Applying this equation to each of the Saturn V stages, we can calculate how much power and energy were produced:

Stage	Thrust Mega-newton	Exhaust m/s	Giga-Watts	Burn sec	Tera-Joules
1	33.4	2580	83	150	12.9
2	5.15	4500	22	360	8.34
3	1.03	4500	4.5	500	2.32
Sum					23.6

If each Mr. Fusion produces "1.21 JigaWatts" (aka, Gigawatts) that would be about 70 units. (We're going to need a lot of old banana peels and and stale beer. The good news is my calculations (which I can provide upon request) show that we will need to fuse about 37 grams of hydrogen for that much energy.)

Moving ahead.

How do we convert electricity to thrust? The OP had the idea of separating the hydrogen and oxygen by electrolysis and piping the result into a combustion chamber. If we burn one kg of hydrogen, we will need 16 kg of oxygen and produce 286 kJ of energy. For 286 kJ, we need 17 kg of water.

For 22.6 TJ of energy, we are going to need:

$ \frac{23.6 \times 10^{12} J}{286\times 10^3 J/kg} \times 17 kg = 1.4 \times 10^9 kg H_2O $

Wup, That puts us over with weight since I was assuming something similar to the original Apollo. ("You're going to need a bigger [rocket]")

Let's say that instead, we ionize the water (maybe using a Mr. Ion unit) and use a linear magnetic field motor to propel it out the exhaust. Because we are working with advanced technologies (aka, science fiction), we can say we will accelerate the ions to 20 km/second. If we push 1kg of water per second out the exhaust at 20km/sec, we will get 20,000 N of thrust. The bad news is kinetic energy goes up the the square of velocity so:

$E=\frac{1}{2} \times M \times V^2 $

for 1 kg at 20,000 m/s that would be:

$E=\frac{1}{2} \times 1 kg \times {20,000}^2 = 200 \times 10^6$ joules and that's every second so we'd need $200\times 10^6$ watts for 20,000 N of thrust. We were talking about needing a max of $33.4 \times 10^6 $ newtons so some quick arithmetic shows

$33.4\times 10^6 N \times \frac{200\times 10^6 W}{20,000N} = 3.34\times 10^9 $ watts

we will need 3.34 gigawatts.

I forgot to mention, that would require 1.67E3 kg of water every second. For the 150 second initial burn, we'd need $150 sec \times 1.67\times 10^3 = 243 \times 10^3 kg $ of water, 1/4 million tonnes. Compare that to the 2.8 thousand tonnes of the Saturn V.

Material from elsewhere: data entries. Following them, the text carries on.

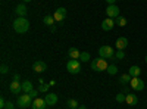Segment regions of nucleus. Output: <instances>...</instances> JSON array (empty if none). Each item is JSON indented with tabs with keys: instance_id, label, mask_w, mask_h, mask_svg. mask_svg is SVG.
I'll return each mask as SVG.
<instances>
[{
	"instance_id": "b1692460",
	"label": "nucleus",
	"mask_w": 147,
	"mask_h": 109,
	"mask_svg": "<svg viewBox=\"0 0 147 109\" xmlns=\"http://www.w3.org/2000/svg\"><path fill=\"white\" fill-rule=\"evenodd\" d=\"M80 60H81V62H88V60H90V53L88 52H81Z\"/></svg>"
},
{
	"instance_id": "7c9ffc66",
	"label": "nucleus",
	"mask_w": 147,
	"mask_h": 109,
	"mask_svg": "<svg viewBox=\"0 0 147 109\" xmlns=\"http://www.w3.org/2000/svg\"><path fill=\"white\" fill-rule=\"evenodd\" d=\"M0 108H2V109H5L6 108V100L2 97V99H0Z\"/></svg>"
},
{
	"instance_id": "ddd939ff",
	"label": "nucleus",
	"mask_w": 147,
	"mask_h": 109,
	"mask_svg": "<svg viewBox=\"0 0 147 109\" xmlns=\"http://www.w3.org/2000/svg\"><path fill=\"white\" fill-rule=\"evenodd\" d=\"M47 108V103L44 99H38V97H35L32 100V109H46Z\"/></svg>"
},
{
	"instance_id": "c85d7f7f",
	"label": "nucleus",
	"mask_w": 147,
	"mask_h": 109,
	"mask_svg": "<svg viewBox=\"0 0 147 109\" xmlns=\"http://www.w3.org/2000/svg\"><path fill=\"white\" fill-rule=\"evenodd\" d=\"M28 94L31 96L32 99H35V97H37V94H38V90H31V91H30Z\"/></svg>"
},
{
	"instance_id": "f8f14e48",
	"label": "nucleus",
	"mask_w": 147,
	"mask_h": 109,
	"mask_svg": "<svg viewBox=\"0 0 147 109\" xmlns=\"http://www.w3.org/2000/svg\"><path fill=\"white\" fill-rule=\"evenodd\" d=\"M115 46H116L118 50L127 49V46H128V39H127V37H119V39L115 41Z\"/></svg>"
},
{
	"instance_id": "9d476101",
	"label": "nucleus",
	"mask_w": 147,
	"mask_h": 109,
	"mask_svg": "<svg viewBox=\"0 0 147 109\" xmlns=\"http://www.w3.org/2000/svg\"><path fill=\"white\" fill-rule=\"evenodd\" d=\"M9 89H10V91L13 93V94H19L21 91H22V83H19V81H12L10 83V86H9Z\"/></svg>"
},
{
	"instance_id": "aec40b11",
	"label": "nucleus",
	"mask_w": 147,
	"mask_h": 109,
	"mask_svg": "<svg viewBox=\"0 0 147 109\" xmlns=\"http://www.w3.org/2000/svg\"><path fill=\"white\" fill-rule=\"evenodd\" d=\"M115 24H116V25H119V27H125L127 25V18L119 15L118 18H115Z\"/></svg>"
},
{
	"instance_id": "bb28decb",
	"label": "nucleus",
	"mask_w": 147,
	"mask_h": 109,
	"mask_svg": "<svg viewBox=\"0 0 147 109\" xmlns=\"http://www.w3.org/2000/svg\"><path fill=\"white\" fill-rule=\"evenodd\" d=\"M49 87H50V84H47V83H43V84H40V87H38V91H47L49 90Z\"/></svg>"
},
{
	"instance_id": "4be33fe9",
	"label": "nucleus",
	"mask_w": 147,
	"mask_h": 109,
	"mask_svg": "<svg viewBox=\"0 0 147 109\" xmlns=\"http://www.w3.org/2000/svg\"><path fill=\"white\" fill-rule=\"evenodd\" d=\"M131 75L129 74H122L121 75V78H119V81H121V84H128L129 81H131Z\"/></svg>"
},
{
	"instance_id": "423d86ee",
	"label": "nucleus",
	"mask_w": 147,
	"mask_h": 109,
	"mask_svg": "<svg viewBox=\"0 0 147 109\" xmlns=\"http://www.w3.org/2000/svg\"><path fill=\"white\" fill-rule=\"evenodd\" d=\"M129 86H131L132 90L141 91V90H144V81H143L140 77H134V78H131V81H129Z\"/></svg>"
},
{
	"instance_id": "9b49d317",
	"label": "nucleus",
	"mask_w": 147,
	"mask_h": 109,
	"mask_svg": "<svg viewBox=\"0 0 147 109\" xmlns=\"http://www.w3.org/2000/svg\"><path fill=\"white\" fill-rule=\"evenodd\" d=\"M125 102H127L129 106H136V105L138 103L137 94H134V93H127V94H125Z\"/></svg>"
},
{
	"instance_id": "4468645a",
	"label": "nucleus",
	"mask_w": 147,
	"mask_h": 109,
	"mask_svg": "<svg viewBox=\"0 0 147 109\" xmlns=\"http://www.w3.org/2000/svg\"><path fill=\"white\" fill-rule=\"evenodd\" d=\"M44 100H46L47 106H55L57 103V96H56V93H47Z\"/></svg>"
},
{
	"instance_id": "2eb2a0df",
	"label": "nucleus",
	"mask_w": 147,
	"mask_h": 109,
	"mask_svg": "<svg viewBox=\"0 0 147 109\" xmlns=\"http://www.w3.org/2000/svg\"><path fill=\"white\" fill-rule=\"evenodd\" d=\"M46 69H47V65L43 60H37V62L32 64V71H35V72H44Z\"/></svg>"
},
{
	"instance_id": "a211bd4d",
	"label": "nucleus",
	"mask_w": 147,
	"mask_h": 109,
	"mask_svg": "<svg viewBox=\"0 0 147 109\" xmlns=\"http://www.w3.org/2000/svg\"><path fill=\"white\" fill-rule=\"evenodd\" d=\"M80 50L78 49H75V47H71V49L68 50V56L71 58V59H80Z\"/></svg>"
},
{
	"instance_id": "a878e982",
	"label": "nucleus",
	"mask_w": 147,
	"mask_h": 109,
	"mask_svg": "<svg viewBox=\"0 0 147 109\" xmlns=\"http://www.w3.org/2000/svg\"><path fill=\"white\" fill-rule=\"evenodd\" d=\"M115 100H116L118 103H124V102H125V93H118V94L115 96Z\"/></svg>"
},
{
	"instance_id": "f257e3e1",
	"label": "nucleus",
	"mask_w": 147,
	"mask_h": 109,
	"mask_svg": "<svg viewBox=\"0 0 147 109\" xmlns=\"http://www.w3.org/2000/svg\"><path fill=\"white\" fill-rule=\"evenodd\" d=\"M13 30L18 34H25L30 30V22L28 19H25V16H18L13 21Z\"/></svg>"
},
{
	"instance_id": "7ed1b4c3",
	"label": "nucleus",
	"mask_w": 147,
	"mask_h": 109,
	"mask_svg": "<svg viewBox=\"0 0 147 109\" xmlns=\"http://www.w3.org/2000/svg\"><path fill=\"white\" fill-rule=\"evenodd\" d=\"M16 105H18V108H28V106H31L32 105V97L28 94V93H24V94H21L19 97H18V100H16Z\"/></svg>"
},
{
	"instance_id": "5701e85b",
	"label": "nucleus",
	"mask_w": 147,
	"mask_h": 109,
	"mask_svg": "<svg viewBox=\"0 0 147 109\" xmlns=\"http://www.w3.org/2000/svg\"><path fill=\"white\" fill-rule=\"evenodd\" d=\"M66 105H68V108H69V109H78V106H80V105H78V102H77L75 99H69V100L66 102Z\"/></svg>"
},
{
	"instance_id": "2f4dec72",
	"label": "nucleus",
	"mask_w": 147,
	"mask_h": 109,
	"mask_svg": "<svg viewBox=\"0 0 147 109\" xmlns=\"http://www.w3.org/2000/svg\"><path fill=\"white\" fill-rule=\"evenodd\" d=\"M0 71H2V74H6V72H7V65H2V68H0Z\"/></svg>"
},
{
	"instance_id": "72a5a7b5",
	"label": "nucleus",
	"mask_w": 147,
	"mask_h": 109,
	"mask_svg": "<svg viewBox=\"0 0 147 109\" xmlns=\"http://www.w3.org/2000/svg\"><path fill=\"white\" fill-rule=\"evenodd\" d=\"M19 78H21V77H19L18 74H15V75H13V80H15V81H19Z\"/></svg>"
},
{
	"instance_id": "f3484780",
	"label": "nucleus",
	"mask_w": 147,
	"mask_h": 109,
	"mask_svg": "<svg viewBox=\"0 0 147 109\" xmlns=\"http://www.w3.org/2000/svg\"><path fill=\"white\" fill-rule=\"evenodd\" d=\"M15 12H16V15H18V16H25V15H27V12H28V9H27L25 5H18L16 9H15Z\"/></svg>"
},
{
	"instance_id": "0eeeda50",
	"label": "nucleus",
	"mask_w": 147,
	"mask_h": 109,
	"mask_svg": "<svg viewBox=\"0 0 147 109\" xmlns=\"http://www.w3.org/2000/svg\"><path fill=\"white\" fill-rule=\"evenodd\" d=\"M106 15H107V18H112V19L118 18L119 16V7L116 5H109L106 7Z\"/></svg>"
},
{
	"instance_id": "c9c22d12",
	"label": "nucleus",
	"mask_w": 147,
	"mask_h": 109,
	"mask_svg": "<svg viewBox=\"0 0 147 109\" xmlns=\"http://www.w3.org/2000/svg\"><path fill=\"white\" fill-rule=\"evenodd\" d=\"M24 2H31V0H24Z\"/></svg>"
},
{
	"instance_id": "dca6fc26",
	"label": "nucleus",
	"mask_w": 147,
	"mask_h": 109,
	"mask_svg": "<svg viewBox=\"0 0 147 109\" xmlns=\"http://www.w3.org/2000/svg\"><path fill=\"white\" fill-rule=\"evenodd\" d=\"M128 74H129L132 78H134V77H140V74H141V68L137 66V65H132V66H129Z\"/></svg>"
},
{
	"instance_id": "f704fd0d",
	"label": "nucleus",
	"mask_w": 147,
	"mask_h": 109,
	"mask_svg": "<svg viewBox=\"0 0 147 109\" xmlns=\"http://www.w3.org/2000/svg\"><path fill=\"white\" fill-rule=\"evenodd\" d=\"M78 109H87V106H84V105H80V106H78Z\"/></svg>"
},
{
	"instance_id": "e433bc0d",
	"label": "nucleus",
	"mask_w": 147,
	"mask_h": 109,
	"mask_svg": "<svg viewBox=\"0 0 147 109\" xmlns=\"http://www.w3.org/2000/svg\"><path fill=\"white\" fill-rule=\"evenodd\" d=\"M144 60H146V64H147V56H146V59H144Z\"/></svg>"
},
{
	"instance_id": "1a4fd4ad",
	"label": "nucleus",
	"mask_w": 147,
	"mask_h": 109,
	"mask_svg": "<svg viewBox=\"0 0 147 109\" xmlns=\"http://www.w3.org/2000/svg\"><path fill=\"white\" fill-rule=\"evenodd\" d=\"M113 27H115V19H112V18L103 19V22H102L103 31H110V30H113Z\"/></svg>"
},
{
	"instance_id": "20e7f679",
	"label": "nucleus",
	"mask_w": 147,
	"mask_h": 109,
	"mask_svg": "<svg viewBox=\"0 0 147 109\" xmlns=\"http://www.w3.org/2000/svg\"><path fill=\"white\" fill-rule=\"evenodd\" d=\"M66 69L69 74H78L81 71V65H80V59H71L66 64Z\"/></svg>"
},
{
	"instance_id": "c756f323",
	"label": "nucleus",
	"mask_w": 147,
	"mask_h": 109,
	"mask_svg": "<svg viewBox=\"0 0 147 109\" xmlns=\"http://www.w3.org/2000/svg\"><path fill=\"white\" fill-rule=\"evenodd\" d=\"M5 109H15V105L12 102H6V108Z\"/></svg>"
},
{
	"instance_id": "cd10ccee",
	"label": "nucleus",
	"mask_w": 147,
	"mask_h": 109,
	"mask_svg": "<svg viewBox=\"0 0 147 109\" xmlns=\"http://www.w3.org/2000/svg\"><path fill=\"white\" fill-rule=\"evenodd\" d=\"M115 58H116V59H124V58H125V52H124V50H118V52L115 53Z\"/></svg>"
},
{
	"instance_id": "473e14b6",
	"label": "nucleus",
	"mask_w": 147,
	"mask_h": 109,
	"mask_svg": "<svg viewBox=\"0 0 147 109\" xmlns=\"http://www.w3.org/2000/svg\"><path fill=\"white\" fill-rule=\"evenodd\" d=\"M106 2H107L109 5H115V3H116V0H106Z\"/></svg>"
},
{
	"instance_id": "393cba45",
	"label": "nucleus",
	"mask_w": 147,
	"mask_h": 109,
	"mask_svg": "<svg viewBox=\"0 0 147 109\" xmlns=\"http://www.w3.org/2000/svg\"><path fill=\"white\" fill-rule=\"evenodd\" d=\"M107 72H109V75H115L116 72H118V66H116L115 64L109 65V66H107Z\"/></svg>"
},
{
	"instance_id": "6ab92c4d",
	"label": "nucleus",
	"mask_w": 147,
	"mask_h": 109,
	"mask_svg": "<svg viewBox=\"0 0 147 109\" xmlns=\"http://www.w3.org/2000/svg\"><path fill=\"white\" fill-rule=\"evenodd\" d=\"M31 90H34V89H32V84H31V81H28V80L22 81V91H24V93H30Z\"/></svg>"
},
{
	"instance_id": "6e6552de",
	"label": "nucleus",
	"mask_w": 147,
	"mask_h": 109,
	"mask_svg": "<svg viewBox=\"0 0 147 109\" xmlns=\"http://www.w3.org/2000/svg\"><path fill=\"white\" fill-rule=\"evenodd\" d=\"M66 14H68V12H66L65 7H57L56 12H55V15H53V18H55L56 22H62L66 18Z\"/></svg>"
},
{
	"instance_id": "39448f33",
	"label": "nucleus",
	"mask_w": 147,
	"mask_h": 109,
	"mask_svg": "<svg viewBox=\"0 0 147 109\" xmlns=\"http://www.w3.org/2000/svg\"><path fill=\"white\" fill-rule=\"evenodd\" d=\"M115 50H113V47H110V46H102L100 49H99V56L103 58V59H110V58H113L115 56Z\"/></svg>"
},
{
	"instance_id": "f03ea898",
	"label": "nucleus",
	"mask_w": 147,
	"mask_h": 109,
	"mask_svg": "<svg viewBox=\"0 0 147 109\" xmlns=\"http://www.w3.org/2000/svg\"><path fill=\"white\" fill-rule=\"evenodd\" d=\"M107 62H106V59L103 58H96L91 60V69L96 71V72H103V71H107Z\"/></svg>"
},
{
	"instance_id": "412c9836",
	"label": "nucleus",
	"mask_w": 147,
	"mask_h": 109,
	"mask_svg": "<svg viewBox=\"0 0 147 109\" xmlns=\"http://www.w3.org/2000/svg\"><path fill=\"white\" fill-rule=\"evenodd\" d=\"M43 22L46 24V25H50V27H52L56 21H55V18H53V16H50V15H46V16H44V19H43Z\"/></svg>"
}]
</instances>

I typed this up and now I'm thinking about it, I must have missed something. The energy is effectively free with the electric rocket, all we need to lift off is the water we need for reaction mass. With the Saturn V, the energy to propel the reaction mass came from combusting the mass itself.

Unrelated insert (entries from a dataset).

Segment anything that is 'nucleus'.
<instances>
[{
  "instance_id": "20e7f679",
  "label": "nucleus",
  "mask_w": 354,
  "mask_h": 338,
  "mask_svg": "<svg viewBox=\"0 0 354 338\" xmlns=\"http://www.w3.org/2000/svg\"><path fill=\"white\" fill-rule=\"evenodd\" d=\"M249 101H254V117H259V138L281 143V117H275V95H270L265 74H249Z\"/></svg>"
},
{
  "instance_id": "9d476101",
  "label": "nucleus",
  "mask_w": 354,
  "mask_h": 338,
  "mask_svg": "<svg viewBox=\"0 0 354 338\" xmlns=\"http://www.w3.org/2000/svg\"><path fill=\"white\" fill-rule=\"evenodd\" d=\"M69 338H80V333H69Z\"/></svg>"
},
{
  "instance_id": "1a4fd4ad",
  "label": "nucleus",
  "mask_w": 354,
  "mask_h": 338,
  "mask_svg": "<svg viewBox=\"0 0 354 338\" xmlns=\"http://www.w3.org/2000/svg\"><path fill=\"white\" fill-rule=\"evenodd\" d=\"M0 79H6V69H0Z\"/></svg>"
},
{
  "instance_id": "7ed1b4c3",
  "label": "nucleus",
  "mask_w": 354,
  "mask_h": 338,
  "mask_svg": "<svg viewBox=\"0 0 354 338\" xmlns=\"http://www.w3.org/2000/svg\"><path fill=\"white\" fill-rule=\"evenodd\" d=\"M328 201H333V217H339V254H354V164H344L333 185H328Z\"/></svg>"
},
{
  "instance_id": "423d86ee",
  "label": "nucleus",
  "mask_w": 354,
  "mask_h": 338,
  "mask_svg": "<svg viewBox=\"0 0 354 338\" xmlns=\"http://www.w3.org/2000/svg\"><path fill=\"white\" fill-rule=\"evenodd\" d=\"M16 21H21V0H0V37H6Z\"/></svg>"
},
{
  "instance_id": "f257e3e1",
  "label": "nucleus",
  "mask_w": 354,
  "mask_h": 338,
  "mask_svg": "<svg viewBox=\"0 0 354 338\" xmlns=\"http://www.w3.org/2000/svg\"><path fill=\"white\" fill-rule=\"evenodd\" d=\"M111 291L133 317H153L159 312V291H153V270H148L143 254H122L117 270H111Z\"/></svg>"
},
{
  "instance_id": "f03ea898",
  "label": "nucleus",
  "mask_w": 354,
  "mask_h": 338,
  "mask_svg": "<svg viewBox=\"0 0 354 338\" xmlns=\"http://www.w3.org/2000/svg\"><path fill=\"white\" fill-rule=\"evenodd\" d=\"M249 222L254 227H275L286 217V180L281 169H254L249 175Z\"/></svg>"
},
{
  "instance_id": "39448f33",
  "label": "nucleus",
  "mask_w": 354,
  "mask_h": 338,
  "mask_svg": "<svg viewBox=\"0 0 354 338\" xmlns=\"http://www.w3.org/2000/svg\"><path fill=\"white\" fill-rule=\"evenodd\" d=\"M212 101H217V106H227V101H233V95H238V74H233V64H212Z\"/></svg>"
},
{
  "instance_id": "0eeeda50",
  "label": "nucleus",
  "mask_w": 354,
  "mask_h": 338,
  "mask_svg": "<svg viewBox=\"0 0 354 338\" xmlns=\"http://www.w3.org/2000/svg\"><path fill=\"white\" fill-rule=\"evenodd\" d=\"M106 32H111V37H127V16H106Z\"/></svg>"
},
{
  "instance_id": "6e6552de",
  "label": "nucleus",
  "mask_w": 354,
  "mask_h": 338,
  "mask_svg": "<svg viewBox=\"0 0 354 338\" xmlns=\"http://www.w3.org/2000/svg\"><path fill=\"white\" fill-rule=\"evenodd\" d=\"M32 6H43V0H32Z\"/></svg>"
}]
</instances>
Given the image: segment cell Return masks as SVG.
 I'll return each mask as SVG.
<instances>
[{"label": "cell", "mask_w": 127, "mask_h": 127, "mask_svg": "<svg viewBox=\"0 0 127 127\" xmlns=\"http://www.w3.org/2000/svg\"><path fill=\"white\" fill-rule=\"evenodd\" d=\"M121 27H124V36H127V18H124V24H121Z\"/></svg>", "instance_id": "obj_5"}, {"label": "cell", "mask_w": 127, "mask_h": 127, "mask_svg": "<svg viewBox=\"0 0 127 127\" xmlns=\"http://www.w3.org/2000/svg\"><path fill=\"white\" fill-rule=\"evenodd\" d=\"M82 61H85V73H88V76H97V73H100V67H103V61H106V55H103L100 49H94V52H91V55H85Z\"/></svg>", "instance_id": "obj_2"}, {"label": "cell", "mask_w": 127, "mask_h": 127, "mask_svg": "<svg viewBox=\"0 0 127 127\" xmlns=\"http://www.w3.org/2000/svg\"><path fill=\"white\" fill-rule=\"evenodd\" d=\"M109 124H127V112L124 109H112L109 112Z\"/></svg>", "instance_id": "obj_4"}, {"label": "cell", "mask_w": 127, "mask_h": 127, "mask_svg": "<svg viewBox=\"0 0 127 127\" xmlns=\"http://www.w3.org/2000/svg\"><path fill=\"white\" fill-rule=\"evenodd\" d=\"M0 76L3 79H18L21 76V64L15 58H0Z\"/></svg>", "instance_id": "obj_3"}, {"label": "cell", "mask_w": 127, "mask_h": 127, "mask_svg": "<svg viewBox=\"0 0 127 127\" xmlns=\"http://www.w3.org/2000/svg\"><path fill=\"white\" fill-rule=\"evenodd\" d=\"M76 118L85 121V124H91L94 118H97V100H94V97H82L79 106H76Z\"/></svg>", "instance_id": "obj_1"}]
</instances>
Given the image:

There it is, if I accidentally turned grams to kilograms without noticing, sorry. Please feel free to tell me how wrong I am. I have been wrong before. See here. I was corrected by @Pyrotechnical but I never corrected my answer.

Answer 3

To add just a bit to user1683793's excellent analysis:

Real-world hydrolysis of water to obtain for example combustible rocket fuel is a notoriously inefficient (lossy) process, which requires a lot of extra power input to do the molecule splitting work than the process of combusting the resulting gases will give back.

This so-called overvoltage problem places severe limits on the viability of electrolytically producing hydrogen as a carbon-free replacement for fossil fuels.